Hd650 are 300ohm. I tried some friends HD650's yesterday through the Apogee and the level was loud enough.

Could you explain to me in (I'm not the brightest tool in the box) fashion if these should work ok or will that impedance cause this bass boost you speak of?

I've also been looking into Sonarworks calibration system technology for headphones and speakers

http://sonarworks.com/headphones/overview/

Sorry to hijack the thread but hopefully this will assist Ganvai also.

Any help appreciated.


----------



## tokatila (Apr 2, 2015)

Kaufmanmoon @ Thu Apr 02 said:


> Interesting thread.
> I've own a Apogee duet and the Headphone output impedance is 30ohm.
> 
> Hd650 are 300ohm. I tried some friends HD650's yesterday through the Apogee and the level was loud enough.
> ...



Here is some reading for you. But no, it shouldn't cause bass boost (obeying the 1/8 th rule, 8 x 30 ohm < 300 ohm)

http://nwavguy.blogspot.com/2011/02/headphone-amp-impedance.html


----------



## Kaufmanmoon (Apr 2, 2015)

Many thanks, will get reading


----------



## Ganvai (Apr 2, 2015)

@Kaufmanmoon: No problem. Really appreciated as I got also a very good read.

@tokatila: Thanks man.

So, after reading this I checked the data and what I got was a bit of a setback.

The RME HDSPe AIO has an Impedance of 30 Ohm at the headphone output. As the AKG K712 Pro has 62, this would say I should have to get an amp.

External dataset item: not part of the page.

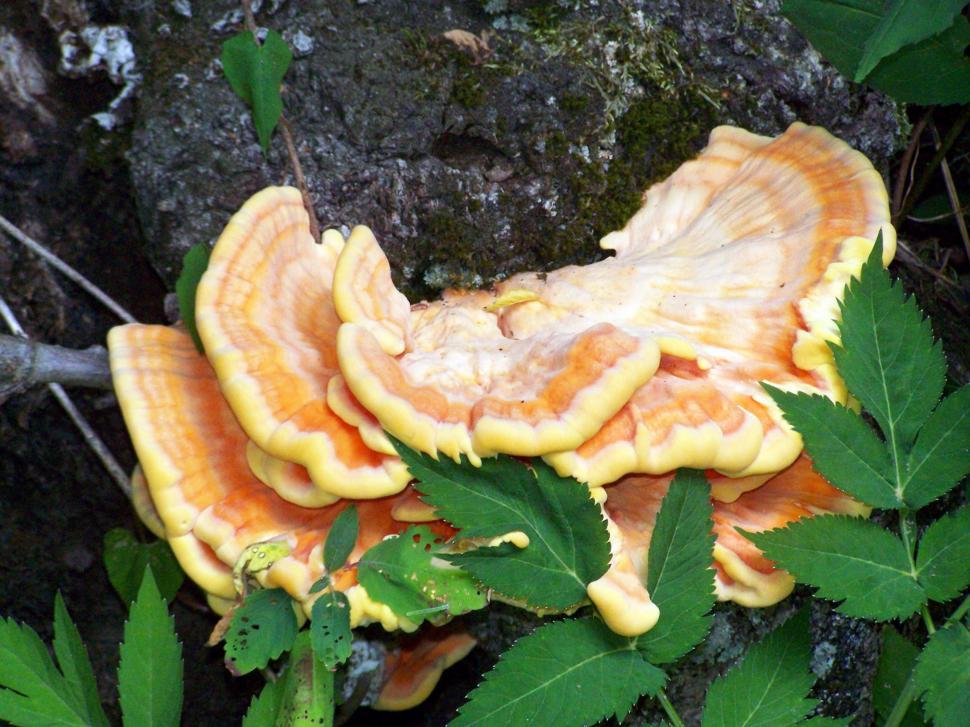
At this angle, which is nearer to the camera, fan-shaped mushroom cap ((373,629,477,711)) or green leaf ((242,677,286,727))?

BUT: the sheed from headroom.com said the AKG 712 nearly don't react to a higher impedance so this should be okay?

I am a bit confused. To many infos for my humble mind.

Thanks for helping,
Jan


----------



## ghostnote (Apr 2, 2015)

I've had no problem driving the K712 with my UR22, but I'm listening at very low lvls.

The main point about getting a headamp is the improvement in sound quality. The K712 is a great headphone but will probably sound bit grainy and muddy right out of your interface.

My advise: Get the G109 from Lake People. It's known for being able to drive almost every headphone out there, doesn't matter if the impedance is high or low. The price/performance ratio is great and the support is terrific. Can't recommend it enough.


----------



## Ganvai (Apr 2, 2015)

Hey Michael,

already heared a lot about the Lake People amps. Sounds like a good buy.

Thanks man!


----------



## tokatila (Apr 2, 2015)

I wrote like a novel to answer you and when I pushed preview it vanished.

So in a nutshell; don't spend you money on the expensive amp. *If you have the money put it to the headphones. There's where the sound quality truly lies. *

Lake People amp is most likely a state of art machinery, but you don't need it.

Your interface with probably be completely fine with K712 and you are worring about irrelevant stuff. While there is an impedance mismatch, K712 don't seem to be sensitive to that and your interface is high-quality enough to drive the headphones otherwise (power, distortion, frequency response-wise).

If you are not convinced you don't most likely need an amp, the famous "snake-oil" effect look from www.schiit.com , much more affordable. I have one with my HD650 and only with them since they require a lot of power with highly dynamic music.


----------



## Ganvai (Apr 2, 2015)

Oh no, so sorry for you man.

But I also like the nutshell version. THANK YOU! :D


----------



## tokatila (Apr 2, 2015)

Ganvai @ Thu Apr 02 said:


> Oh no, so sorry for you man.
> 
> But I also like the nutshell version. THANK YOU! :D



No problem, and if you decide to buy more expensive headphones, do yourself a favor and check this!

https://docs.google.com/presentation/d/ ... slide=id.p

And try Focal Spirit Professionals for a possible hidden gem...


----------



## Ganvai (Apr 2, 2015)

Oh wow. You are a great source for headphone informations. :D

Thank you.


----------



## Kaufmanmoon (Apr 3, 2015)

tokatila, I notice you say you have HD650's Did you try the HD600's out around the same time to compare?


----------



## tokatila (Apr 3, 2015)

Kaufmanmoon @ Fri Apr 03 said:


> tokatila, I notice you say you have HD650's Did you try the HD600's out around the same time to compare?



Yeah I did, I ABd them and found both to be excellent and comfortable headphones. 650 is not a step up to me in anyway, but the sound is a little different (not night a day different, like a different flavor). 600s sounded me a little bit forward (which probably means more energy in low-treble area). I ended up with 650s only because I bought them for extended music listening sessions. I have found that little recessed treble doesn't cause that much ear fatigue...

Always remember that your ear configuration might differ...


----------



## Kaufmanmoon (Apr 3, 2015)

Fantastic, thank you. That really helps.

Cheers


----------